Post written by Jeevithan Sabanathan, MBBS, from Griffith University, Brisbane, Queensland, Australia, and Logan Hospital, Brisbane, and Thomas J. Williams, MBBS, from the University of Queensland, Brisbane, and Logan Hospital.

Cold piecemeal EMR (C-EMR) has continued to gain popularity because of its simplicity and exceptional safety profile. The near-zero risk of perforation and clinically significant postpolypectomy bleeding makes it a very attractive modality for widespread adoption. This is particularly pertinent when considering variables such as patient age, surgical risk, anticoagulant usage, and the specific setting of the procedure, including regional, remote, and community centers.
However, as with any modality, safety needs to be carefully balanced against efficacy to ensure optimal patient outcomes. Intrinsic limitations to cold snaring include its inability to transect large volumes of tissue, making it unsuitable for large bulky Paris Is or Ip lesions.
Furthermore, depth of resection is often limited to the mucosal layer, raising questions about its suitability for all lesion types. Although efficacy of cold snaring in diminutive (<5 mm) and small (5-9 mm) polyps of all histological subtypes is widely accepted, its use in larger lesions is still not entirely clear.

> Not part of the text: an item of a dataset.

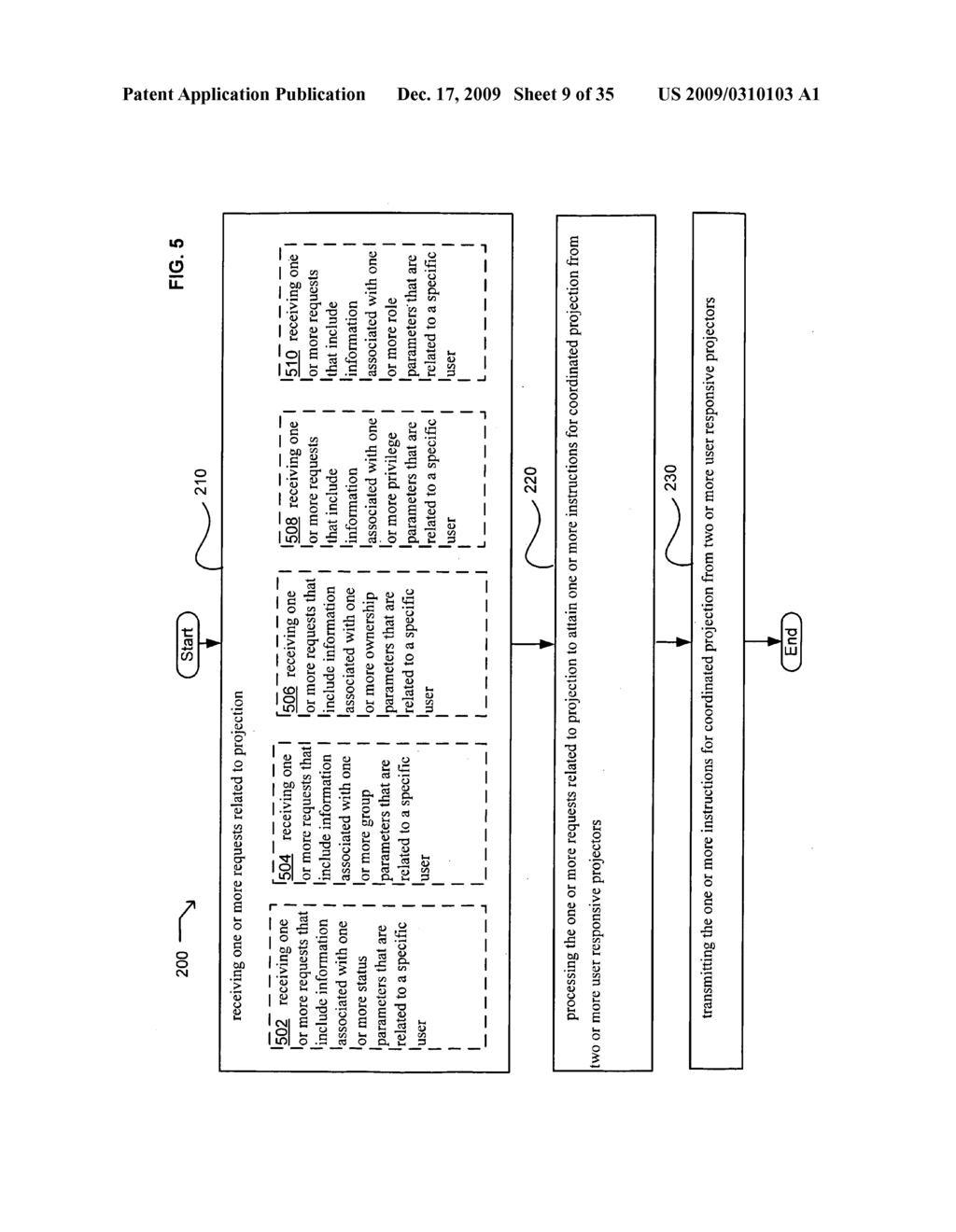 Methods and systems for receiving information associated with the coordinated use of two or more user responsive projectors - diagram, schematic, and image 10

Our study sought to address 2 specific polyp characteristics that may affect the efficacy of C-EMR: size and histology. To circumvent the previously mentioned limitation associated with tissue transection, we focused exclusively on Paris IIa lesions. We conducted a retrospective analysis of 242 medium (10-19 mm) and large (≥20 mm) colorectal Paris IIa lesions that were resected with C-EMR at our center. The lesions were further classified histologically into sessile serrated lesions (SSLs) and adenomas.
We evaluated endoscopic recurrence at the site of previous polypectomy at 6-month follow-up colonoscopy. If endoscopic recurrence was identified, further resection was performed for treatment and histologic confirmation. Routine biopsies were not performed of scars without recurrence. The recurrence rate at 6 months was notably higher for large adenomas (16%) than similarly sized SSLs (4.1%). For medium adenomas, the recurrence rate (3%) was comparable with that of medium SSLs (1.4%). There were no cases of perforation or clinically significant postpolypectomy bleeding.
The findings suggest that C-EMR could be a viable treatment option for medium-sized Paris IIa lesions of all histologies, as well as large Paris IIa SSLs. However, caution is necessary when selecting the appropriate resection method for large Paris IIa adenomas.
Alternative techniques such as hot snare EMR or endoscopic submucosal dissection should be considered based on the characteristics of the lesion and patient. In addition, use of adjunct techniques such as snare-tip soft coagulation of defect margins may enhance efficacy of C-EMR for large adenomas and could be considered for future research.

Frequency of polyp recurrence at first surveillance colonoscopy following cold-piecemeal EMR based on histology and size. SSLs, Sessile serrated lesions.